Répondre au téléphone et sentir, voir partager la souffrance de ceux qui appellent nous pousse à grandir dans l’amour des autres. Mais si lorsque nous répondons à un appel nous nous contentons ensuite de le noter dans le cahier pour retourner bien vite à nos propres pensées ou notre propre lecture, il y a un problème, car alors c’est comme si nous disions à Dieu : « Tiens Seigneur, voilà le problème d’un tel, résous le tout seul moi j’ai autre chose à faire tout de suite ! » N’oublions pas que nous sommes là au service de ceux qui appellent, comme un relais entre eux et Dieu. Si nous ne vivons pas ce relais à ce moment précis il est bon de nous interroger sur ce que nous faisons là ! et de savoir alors quel est notre amour et notre respect de Dieu et des autres. Pour bien répondre à l’appel des frères, il est important que nous soyons en prière avant le coup de fil, afin que l’Esprit Saint puisse vraiment guider nos paroles et ouvrir notre cœur à la souffrance de notre interlocuteur, et il est tout aussi important que nous restions dans la prière humble et confiante ensuite pour cet appel. L’intercession est un acte d’amour et l’Amour est le canal de la grâce.

La foi et la confiance

Nous devons grandir dans la foi et croire vraiment que Dieu peut tout. Il a crée le monde et les lois qui le régissent, il peut donc passer au-dessus et accomplir des choses incompréhensible à l’homme. Les miracles existent encore aujourd’hui ! Ce que l’homme ne peut pas, Dieu le peut ! Il nous faut vraiment croire à cela. N’oublions pas toutefois que si Dieu peut tout il ne nous dispense absolument de faire tout ce qui nous est possible ! Ainsi par exemple, en demandant la guérison cela ne nous dispense pas d’aller voir le médecin, celui-ci est aussi le serviteur de Dieu ! ….

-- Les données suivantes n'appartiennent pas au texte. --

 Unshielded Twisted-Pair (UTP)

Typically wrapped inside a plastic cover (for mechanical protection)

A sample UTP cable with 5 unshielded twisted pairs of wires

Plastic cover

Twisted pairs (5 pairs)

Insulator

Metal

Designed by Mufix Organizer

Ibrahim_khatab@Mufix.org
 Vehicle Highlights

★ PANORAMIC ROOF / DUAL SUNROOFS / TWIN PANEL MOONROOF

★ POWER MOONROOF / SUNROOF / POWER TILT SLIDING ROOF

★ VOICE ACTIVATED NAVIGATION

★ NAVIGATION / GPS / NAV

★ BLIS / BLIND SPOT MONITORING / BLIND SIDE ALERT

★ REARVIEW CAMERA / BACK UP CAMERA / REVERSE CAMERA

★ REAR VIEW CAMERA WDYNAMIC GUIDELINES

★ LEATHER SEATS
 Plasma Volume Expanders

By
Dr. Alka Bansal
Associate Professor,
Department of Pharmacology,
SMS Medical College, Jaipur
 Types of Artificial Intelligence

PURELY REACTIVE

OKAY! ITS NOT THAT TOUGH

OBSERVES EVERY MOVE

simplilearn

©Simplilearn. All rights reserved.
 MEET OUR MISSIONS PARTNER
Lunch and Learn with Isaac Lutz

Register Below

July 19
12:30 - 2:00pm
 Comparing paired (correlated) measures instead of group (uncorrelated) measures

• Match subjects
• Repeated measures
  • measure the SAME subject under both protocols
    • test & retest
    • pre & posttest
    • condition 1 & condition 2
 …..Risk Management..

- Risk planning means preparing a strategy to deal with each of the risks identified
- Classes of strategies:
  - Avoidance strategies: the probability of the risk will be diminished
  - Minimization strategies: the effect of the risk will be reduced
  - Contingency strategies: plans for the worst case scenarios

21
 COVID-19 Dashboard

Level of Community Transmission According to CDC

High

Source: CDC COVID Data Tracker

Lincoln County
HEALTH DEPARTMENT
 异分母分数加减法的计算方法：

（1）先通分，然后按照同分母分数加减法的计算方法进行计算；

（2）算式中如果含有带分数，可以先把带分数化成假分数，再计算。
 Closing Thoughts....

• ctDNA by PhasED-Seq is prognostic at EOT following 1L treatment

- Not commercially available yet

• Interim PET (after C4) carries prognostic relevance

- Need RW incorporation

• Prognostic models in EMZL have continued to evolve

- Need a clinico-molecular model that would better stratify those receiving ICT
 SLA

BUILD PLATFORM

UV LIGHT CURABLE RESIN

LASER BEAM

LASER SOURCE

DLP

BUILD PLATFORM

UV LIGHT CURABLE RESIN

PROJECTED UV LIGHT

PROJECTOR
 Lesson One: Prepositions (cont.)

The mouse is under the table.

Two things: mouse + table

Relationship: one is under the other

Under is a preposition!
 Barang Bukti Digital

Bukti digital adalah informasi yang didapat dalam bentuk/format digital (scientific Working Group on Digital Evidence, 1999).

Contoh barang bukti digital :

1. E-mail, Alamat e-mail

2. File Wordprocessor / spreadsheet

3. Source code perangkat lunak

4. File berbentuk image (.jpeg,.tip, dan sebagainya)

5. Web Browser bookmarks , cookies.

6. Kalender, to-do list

Demander une grâce, quelqu’elle soit implique que nous ayons confiance en l’amour de Dieu, en la réponse qu’il va nous faire. C’est une confiance qui doit aller jusqu’à l’audace et nous faire persévérer dans la prière (comme un enfant qui, voulant quelque chose, insiste sans cesse auprès de ses parents) Quand on demande quelque chose à Dieu, on ne fait pas que « déposer une requête sur son bureau » mais on le rencontre, dans une réelle relation d’amour ; notre confiance s’inscrit dans cet amour.

Conclusion

On n’a jamais fini de grandir dans l’amour ; il en est de même dans l’intercession, parce que Dieu nous y envahit et nous appelle ainsi à aimer de plus en plus les autres comme lui les aime. Ainsi l’intercession qui peut paraître si simple au départ, à la portée de tous, en toutes circonstances et en toutes conditions est cependant difficile car si elle se veut vraie, authentique, elle nous appelle  à toujours plus d’humilité, de foi et de charité. Là est son exigence, là est aussi toute sa richesse ! Il n’y a pas de méthode particulière, pas plus qu’une méthode définitive ! L’amour se donne et se reçoit en permanence, cela signifie un mouvement et donc des changements. Acceptons d’évoluer dans notre façon de prier et laissons nous conduire par l’Esprit Saint. Il sait ce qui est bon pour nous et pour les autres dans notre chemin du service du royaume.